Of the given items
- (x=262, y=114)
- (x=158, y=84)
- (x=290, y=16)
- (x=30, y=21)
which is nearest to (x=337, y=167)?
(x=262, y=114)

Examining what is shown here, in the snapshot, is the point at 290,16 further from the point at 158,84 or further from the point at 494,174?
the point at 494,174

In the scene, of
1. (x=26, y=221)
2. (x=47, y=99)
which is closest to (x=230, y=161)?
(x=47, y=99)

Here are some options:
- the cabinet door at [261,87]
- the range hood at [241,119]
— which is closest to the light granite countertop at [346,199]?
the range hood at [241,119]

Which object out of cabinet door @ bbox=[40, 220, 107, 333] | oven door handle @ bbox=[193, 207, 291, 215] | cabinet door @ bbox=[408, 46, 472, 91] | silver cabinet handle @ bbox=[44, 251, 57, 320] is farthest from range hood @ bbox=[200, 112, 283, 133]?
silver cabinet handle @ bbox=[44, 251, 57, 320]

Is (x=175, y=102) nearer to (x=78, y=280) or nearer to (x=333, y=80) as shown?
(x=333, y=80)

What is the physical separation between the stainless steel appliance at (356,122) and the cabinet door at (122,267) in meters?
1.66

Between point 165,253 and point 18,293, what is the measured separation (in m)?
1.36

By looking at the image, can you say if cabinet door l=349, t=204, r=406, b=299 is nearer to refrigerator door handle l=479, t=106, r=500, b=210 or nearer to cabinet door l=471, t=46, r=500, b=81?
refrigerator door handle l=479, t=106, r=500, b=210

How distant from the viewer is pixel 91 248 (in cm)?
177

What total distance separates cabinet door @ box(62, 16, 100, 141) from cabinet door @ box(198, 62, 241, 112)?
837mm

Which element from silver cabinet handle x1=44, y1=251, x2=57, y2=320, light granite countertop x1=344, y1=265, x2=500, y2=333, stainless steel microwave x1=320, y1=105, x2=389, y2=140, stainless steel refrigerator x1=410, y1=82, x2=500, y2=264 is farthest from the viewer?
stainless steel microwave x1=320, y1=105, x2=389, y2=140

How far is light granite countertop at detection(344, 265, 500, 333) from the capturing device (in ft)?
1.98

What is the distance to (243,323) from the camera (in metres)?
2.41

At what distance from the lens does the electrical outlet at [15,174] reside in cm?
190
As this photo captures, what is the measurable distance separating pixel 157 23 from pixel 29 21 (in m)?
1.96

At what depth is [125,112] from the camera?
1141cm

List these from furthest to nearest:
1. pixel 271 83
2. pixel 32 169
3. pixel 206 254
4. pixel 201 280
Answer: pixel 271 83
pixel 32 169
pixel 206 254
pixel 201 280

▸ **Task requirements**:
Rewrite the lines above, swapping "electrical outlet" for "wall socket" and keeping everything else the same.

▸ **Right answer**:
Of the given items
- (x=262, y=114)
- (x=158, y=84)
- (x=290, y=16)
- (x=30, y=21)
which is nearest to (x=337, y=167)?
(x=262, y=114)

Examining what is shown here, in the snapshot, is the point at 290,16 further from the point at 158,84 or further from the point at 494,174?
the point at 494,174

In the scene, of
1. (x=26, y=221)
2. (x=47, y=99)
which is closest to (x=230, y=161)?
(x=47, y=99)

Here are some options:
- the cabinet door at [261,87]
- the range hood at [241,119]
— which is closest to the light granite countertop at [346,199]?
the range hood at [241,119]

Which object out of cabinet door @ bbox=[40, 220, 107, 333] | oven door handle @ bbox=[193, 207, 291, 215] | cabinet door @ bbox=[408, 46, 472, 91] | silver cabinet handle @ bbox=[44, 251, 57, 320] is farthest from range hood @ bbox=[200, 112, 283, 133]?
silver cabinet handle @ bbox=[44, 251, 57, 320]

Is (x=175, y=102) nearer to (x=78, y=280) or nearer to (x=333, y=80) as shown?
(x=333, y=80)

What is the physical separation between the stainless steel appliance at (356,122) and the cabinet door at (122,267) in meters?
1.66

Between point 165,253 and point 18,293, what is the measured separation (in m)?
1.36

By looking at the image, can you say if cabinet door l=349, t=204, r=406, b=299 is nearer to refrigerator door handle l=479, t=106, r=500, b=210 or nearer to cabinet door l=471, t=46, r=500, b=81?
refrigerator door handle l=479, t=106, r=500, b=210

How distant from the viewer is pixel 91 248 (in cm)?
177

What total distance separates cabinet door @ box(62, 16, 100, 141) from cabinet door @ box(198, 62, 241, 112)?
837mm

Which element from silver cabinet handle x1=44, y1=251, x2=57, y2=320, light granite countertop x1=344, y1=265, x2=500, y2=333, stainless steel microwave x1=320, y1=105, x2=389, y2=140, stainless steel refrigerator x1=410, y1=82, x2=500, y2=264 is farthest from the viewer?
stainless steel microwave x1=320, y1=105, x2=389, y2=140

How far is light granite countertop at detection(344, 265, 500, 333) from the capturing device (in ft)?
1.98

What is the distance to (243,323) from the camera (in metres)?
2.41

At what distance from the lens does the wall socket at [15,174] reside in cm?
190
As this photo captures, what is the measurable distance separating pixel 157 23 from pixel 29 21 (in m)?
1.96

At what depth is [125,112] from the camera?
1141cm

List these from furthest to nearest:
1. pixel 271 83
2. pixel 32 169
3. pixel 206 254
4. pixel 201 280
Answer: pixel 271 83
pixel 32 169
pixel 206 254
pixel 201 280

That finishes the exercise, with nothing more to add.